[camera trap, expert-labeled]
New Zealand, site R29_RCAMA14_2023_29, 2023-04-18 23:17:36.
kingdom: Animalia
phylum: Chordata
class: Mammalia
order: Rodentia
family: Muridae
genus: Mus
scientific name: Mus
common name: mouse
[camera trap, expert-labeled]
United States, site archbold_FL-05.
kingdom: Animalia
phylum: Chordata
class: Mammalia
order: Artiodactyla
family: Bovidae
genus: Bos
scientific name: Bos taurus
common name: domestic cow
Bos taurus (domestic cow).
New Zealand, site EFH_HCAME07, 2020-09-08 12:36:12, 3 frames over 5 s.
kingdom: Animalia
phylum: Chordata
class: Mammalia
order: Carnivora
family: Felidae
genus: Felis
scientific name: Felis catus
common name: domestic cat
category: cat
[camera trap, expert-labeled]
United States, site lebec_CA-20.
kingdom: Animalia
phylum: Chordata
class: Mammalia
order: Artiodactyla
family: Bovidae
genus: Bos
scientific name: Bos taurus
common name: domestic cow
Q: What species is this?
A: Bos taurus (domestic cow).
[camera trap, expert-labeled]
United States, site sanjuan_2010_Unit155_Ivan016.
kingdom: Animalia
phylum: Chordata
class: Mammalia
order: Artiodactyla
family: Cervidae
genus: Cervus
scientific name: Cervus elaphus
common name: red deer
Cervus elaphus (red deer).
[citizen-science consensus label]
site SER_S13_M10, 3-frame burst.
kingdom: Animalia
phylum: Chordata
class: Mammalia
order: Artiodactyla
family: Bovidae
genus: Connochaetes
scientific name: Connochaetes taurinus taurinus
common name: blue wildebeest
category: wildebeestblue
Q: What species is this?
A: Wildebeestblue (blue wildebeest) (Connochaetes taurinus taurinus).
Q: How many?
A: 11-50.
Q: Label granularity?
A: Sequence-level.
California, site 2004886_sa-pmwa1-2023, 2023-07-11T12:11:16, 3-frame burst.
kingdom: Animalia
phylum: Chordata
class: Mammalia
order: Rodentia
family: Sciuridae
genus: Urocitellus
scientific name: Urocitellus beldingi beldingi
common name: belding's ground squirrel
##########
§ **TASK INSTRUCTIONS**
Would you retype all of the lines shown above, exactly as given?

§ **ANSWER FOR THE TASK**
[camera trap, expert-labeled]
New Zealand, site R29_RCAMA14_2023_29, 2023-04-18 23:17:36.
kingdom: Animalia
phylum: Chordata
class: Mammalia
order: Rodentia
family: Muridae
genus: Mus
scientific name: Mus
common name: mouse
[camera trap, expert-labeled]
United States, site archbold_FL-05.
kingdom: Animalia
phylum: Chordata
class: Mammalia
order: Artiodactyla
family: Bovidae
genus: Bos
scientific name: Bos taurus
common name: domestic cow
Bos taurus (domestic cow).
New Zealand, site EFH_HCAME07, 2020-09-08 12:36:12, 3 frames over 5 s.
kingdom: Animalia
phylum: Chordata
class: Mammalia
order: Carnivora
family: Felidae
genus: Felis
scientific name: Felis catus
common name: domestic cat
category: cat
[camera trap, expert-labeled]
United States, site lebec_CA-20.
kingdom: Animalia
phylum: Chordata
class: Mammalia
order: Artiodactyla
family: Bovidae
genus: Bos
scientific name: Bos taurus
common name: domestic cow
Q: What species is this?
A: Bos taurus (domestic cow).
[camera trap, expert-labeled]
United States, site sanjuan_2010_Unit155_Ivan016.
kingdom: Animalia
phylum: Chordata
class: Mammalia
order: Artiodactyla
family: Cervidae
genus: Cervus
scientific name: Cervus elaphus
common name: red deer
Cervus elaphus (red deer).
[citizen-science consensus label]
site SER_S13_M10, 3-frame burst.
kingdom: Animalia
phylum: Chordata
class: Mammalia
order: Artiodactyla
family: Bovidae
genus: Connochaetes
scientific name: Connochaetes taurinus taurinus
common name: blue wildebeest
category: wildebeestblue
Q: What species is this?
A: Wildebeestblue (blue wildebeest) (Connochaetes taurinus taurinus).
Q: How many?
A: 11-50.
Q: Label granularity?
A: Sequence-level.
California, site 2004886_sa-pmwa1-2023, 2023-07-11T12:11:16, 3-frame burst.
kingdom: Animalia
phylum: Chordata
class: Mammalia
order: Rodentia
family: Sciuridae
genus: Urocitellus
scientific name: Urocitellus beldingi beldingi
common name: belding's ground squirrel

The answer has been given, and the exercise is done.